# New year... Change those batteries



## killclimbz (Aug 10, 2007)

This is always a good post. I take my batteries out at the end of the season so that I have to put new batteries in the next time I use my beacon.

For everyone else, if you haven't done it, go put new batteries in your beacon now.


----------



## DrnknZag (Feb 7, 2010)

Thanks for the reminder guys! Took my beacon up to Stevens Pass last weekend for opening day and realized I hadn't changed mine out yet, although I did replace them late last season.


----------



## onji (Jan 28, 2011)

This is my first season riding in the BC, so 1 set of batteries should be me through an entire season without needing a replacement?

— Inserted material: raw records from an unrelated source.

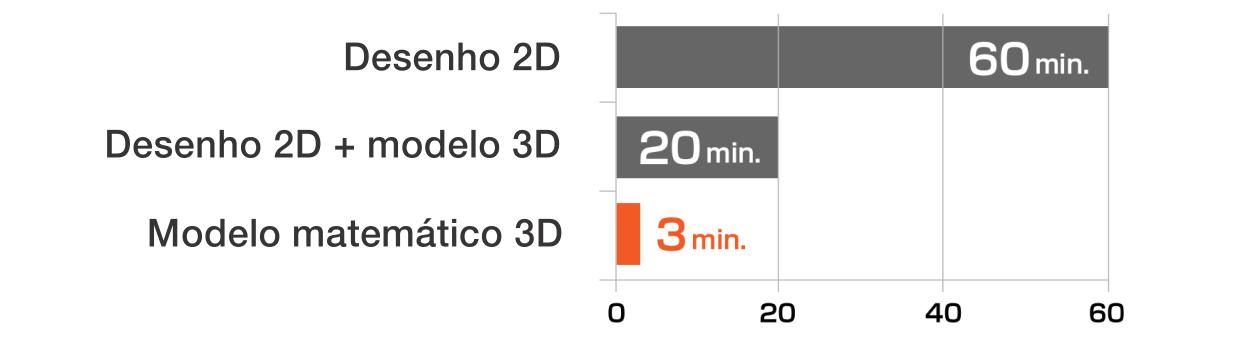 Comparação do tempo de preparação do programa de medição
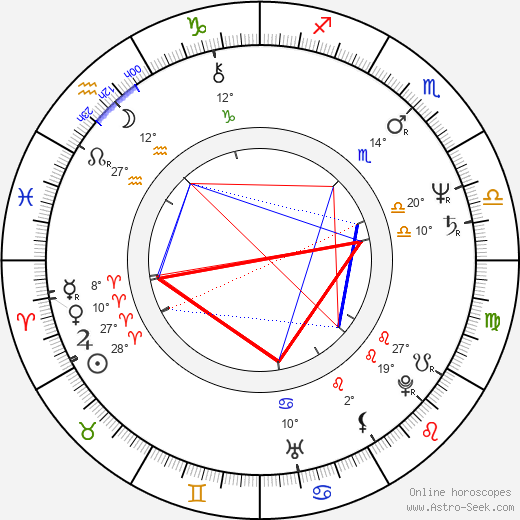 Ryszard Faron birth chart, biography, wikipedia 2018, 2019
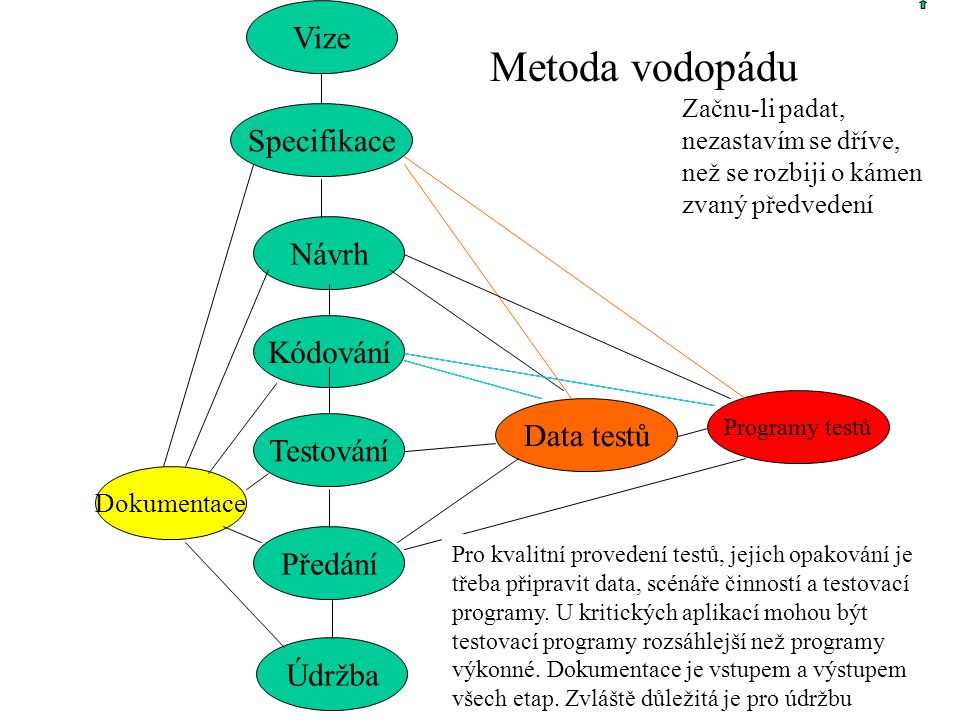4 Vodopád je jen někdy užitečný, je tedy nutné ho modifikovat 1.Každá etapa (často i některé její kroky) životního cyklu se podrobí různým formám kontroly (čtení kódu, inspekce, …) 2.Specifikace se otestují pomocí prototypových řešení.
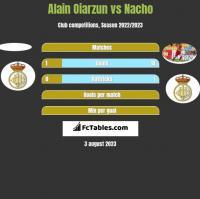 Alain Oiarzun vs Nacho h2h player stats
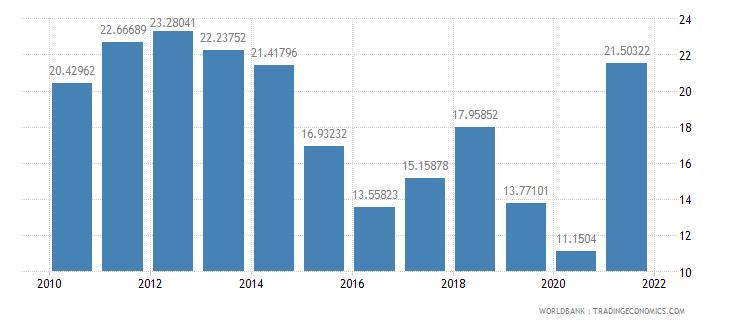norway adjusted savings net national savings percent of gni wb data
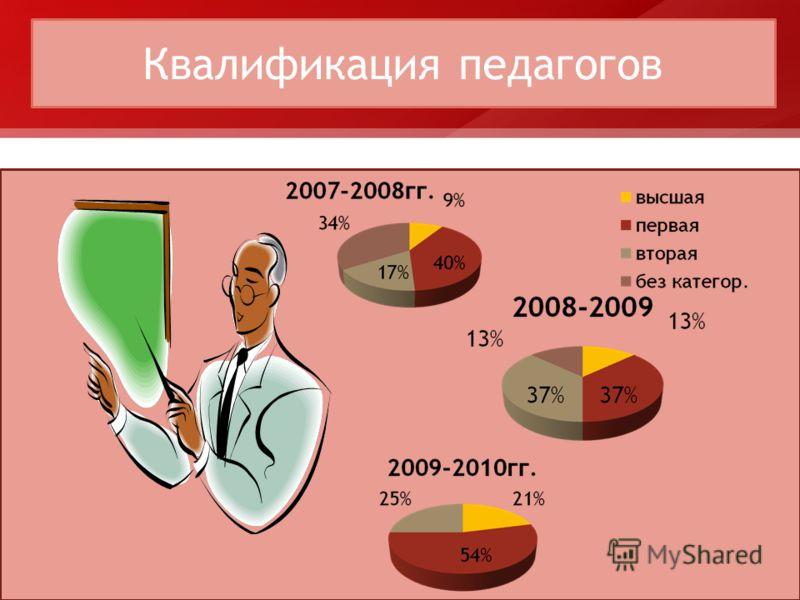 Квалификация педагогов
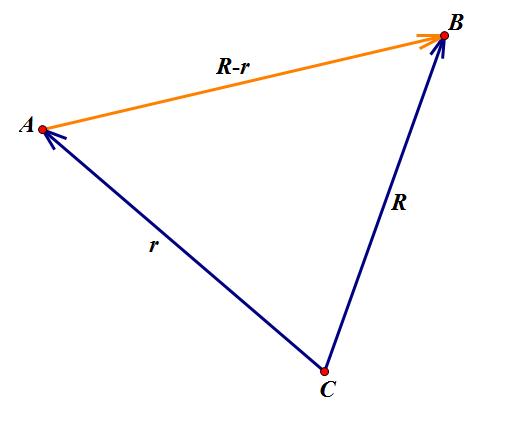 宇宙膨胀-简单图示.PNG
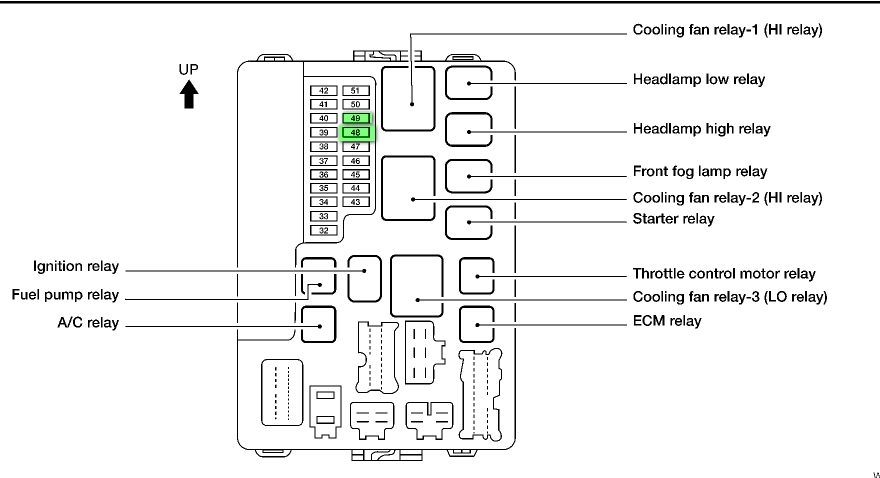 2008 nissan frontier fuse box diagram wiring diagram fuse box u2022 rh friendsoffido co  2007 nissan pathfinder fuse box diagram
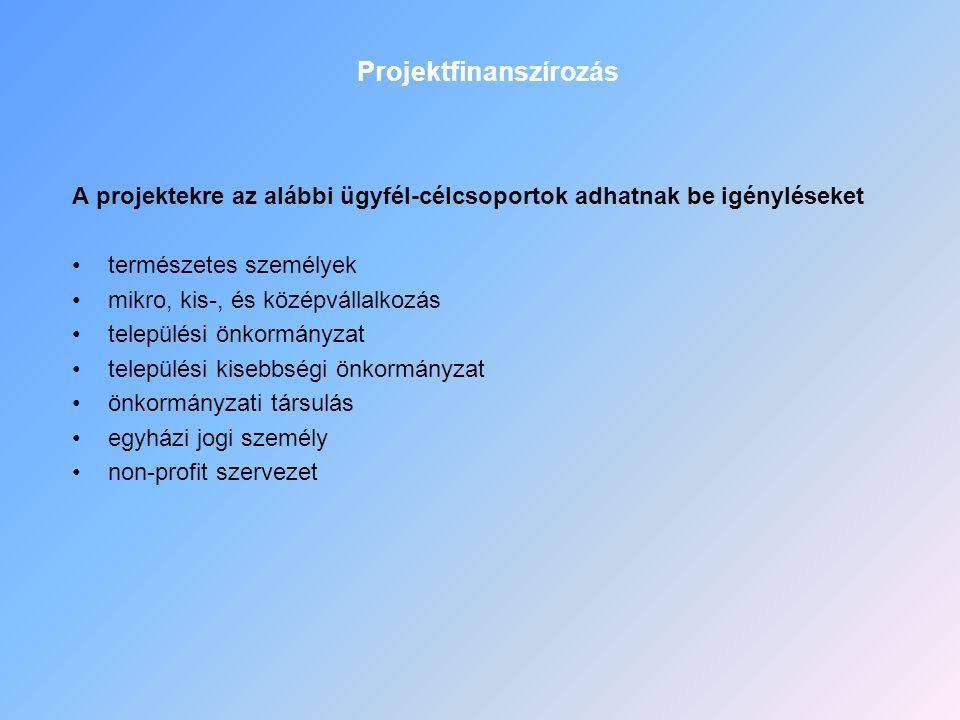 A projektekre az alábbi ügyfél-célcsoportok adhatnak be igényléseket természetes személyek mikro, kis-, és középvállalkozás települési önkormányzat te
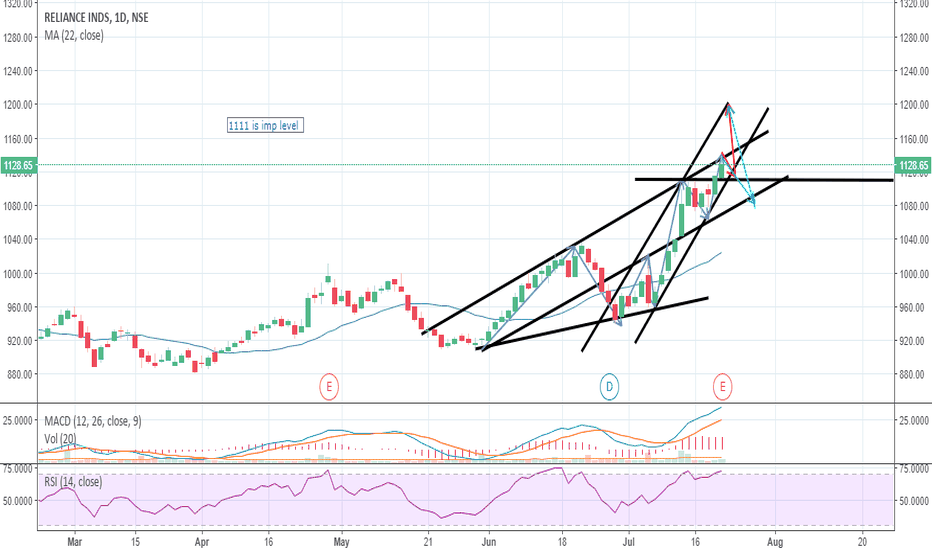 RELIANCE: can we see reliance at 1200 after a bit of consolidation ?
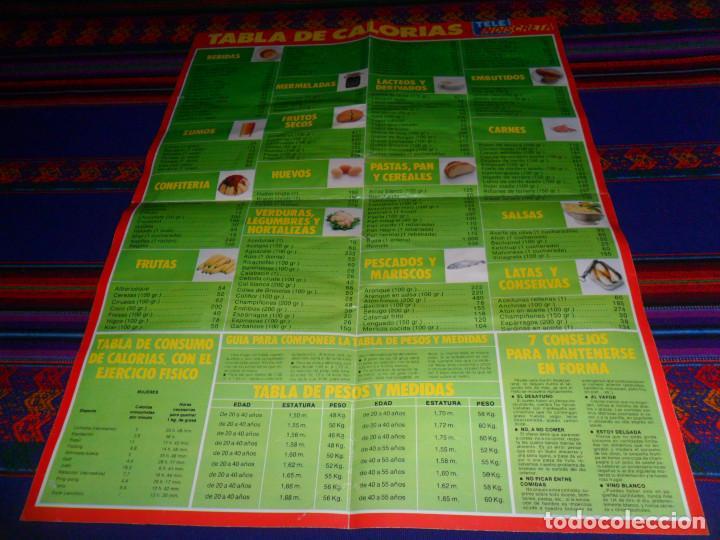 Carteles: TELE INDISCRETA CARTEL PÓSTER V LOS VISITANTES Y TABLA DE CALORÍAS. 54,5X42 CMS. RARO. - Foto 2 - 190137463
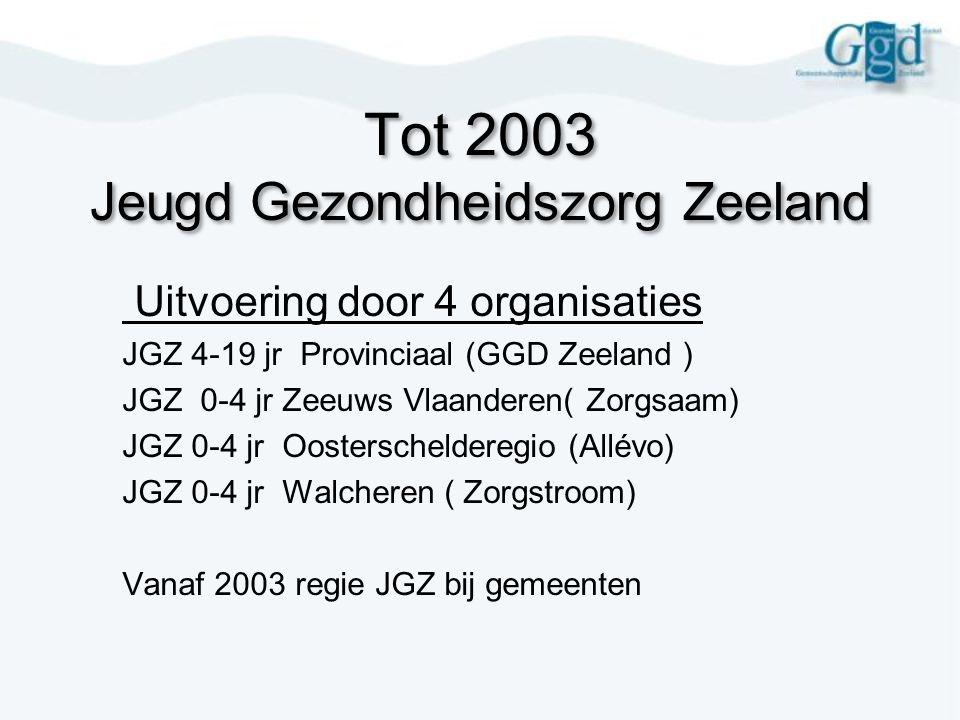 Tot 2003 Jeugd Gezondheidszorg Zeeland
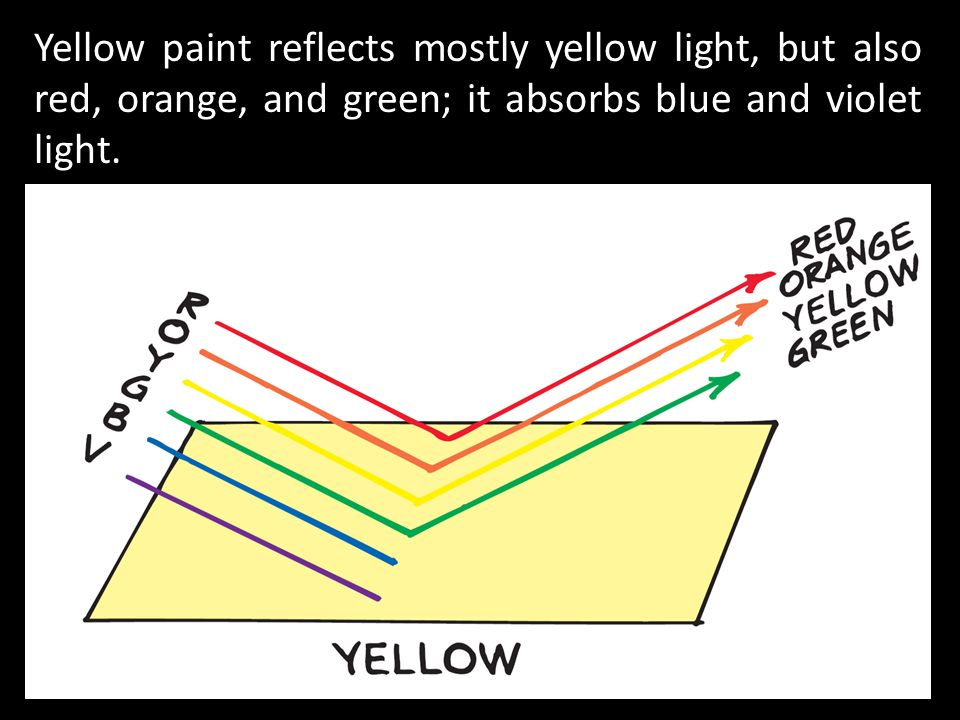 Yellow paint reflects mostly yellow light, but also red, orange, and green; it absorbs blue and violet light.
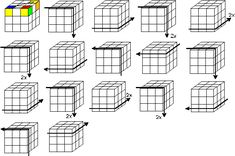 Rubiks Cube - How to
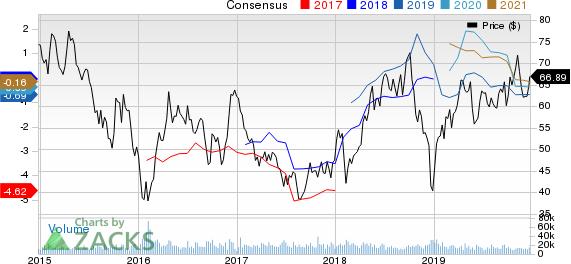 Hess Corporation Price and Consensus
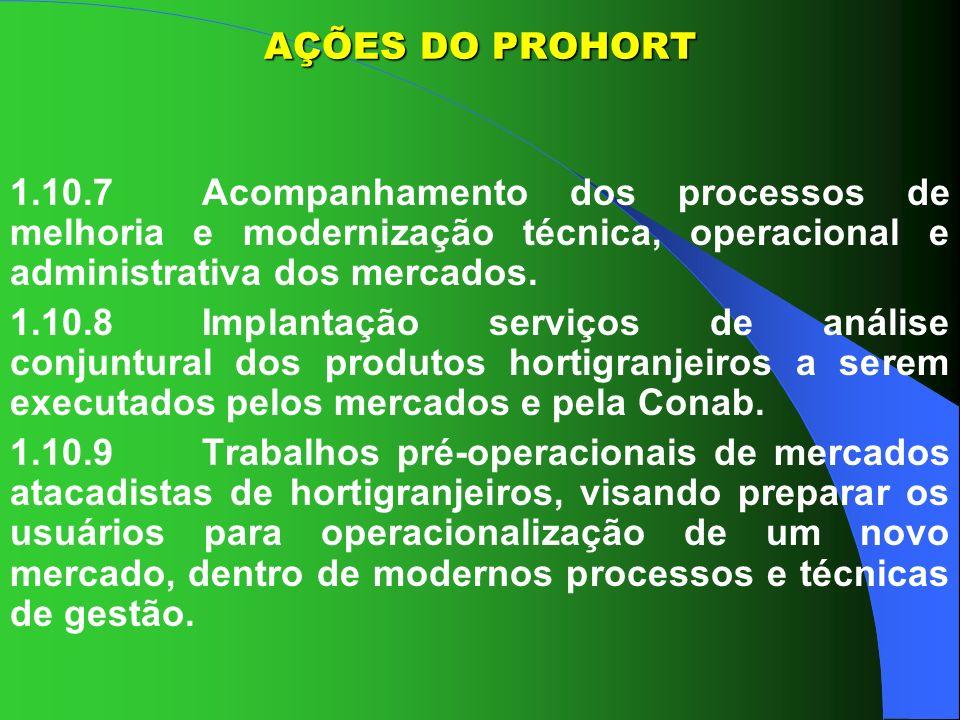 AÇÕES DO PROHORT1.10.7 Acompanhamento dos processos de melhoria e modernização técnica, operacional e administrativa dos mercados.
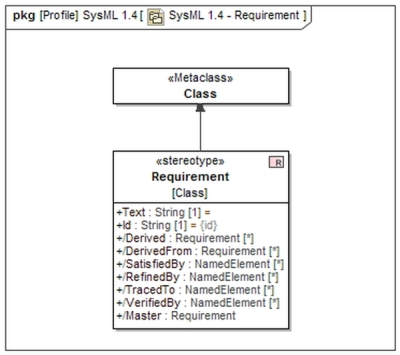 SysML 1.4  Requirement Definition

If it makes any difference I'm using a BCA Tracker DTS


----------



## [email protected] (Nov 23, 2011)

Wish I needed a beacon.....be safe.


----------



## killclimbz (Aug 10, 2007)

onji said:


> This is my first season riding in the BC, so 1 set of batteries should be me through an entire season without needing a replacement?
> 
> If it makes any difference I'm using a BCA Tracker DTS


Depending on how much you go, probably not. I generally replace the batteries in my beacon once the power level dips at or just below 70%. The reason being is that even though the battery drain is even, in really cold temps the power levels can drop considerably. Batteries are not that expensive. I generally do close to 60 days bc riding every season. I replace my batteries at least twice during the season.

If (I believe this is the battery type for the DTS) triple A batteries are hard to come by in Japan, order a set of alkalines now. I generally buy the 24 packs and throw them in my gear bag. It is also not a bad idea to carry a set of four batteries in your pack or as my friend does, taped to his beacon harness strap. Makes for a handy quick swap should your batteries be dead. More importantly, they can be put in your friends beacon who has dead batteries.


----------



## oneshot (Oct 8, 2010)

anytime it shows under 80% i change mine (i'll put the 80%'s in a radio usually).. its def good practice to keep'em fresh! I carry a 6 pack of AAA's in my BC pack too.


----------



## onji (Jan 28, 2011)

killclimbz said:


> More importantly, they can be put in your friends beacon who has dead batteries.


Good thinking. :thumbsup:


Well this is my first season going BC. I'll probably do around 100ish days, and I'm guessing around 20-30 of those in the BC.


----------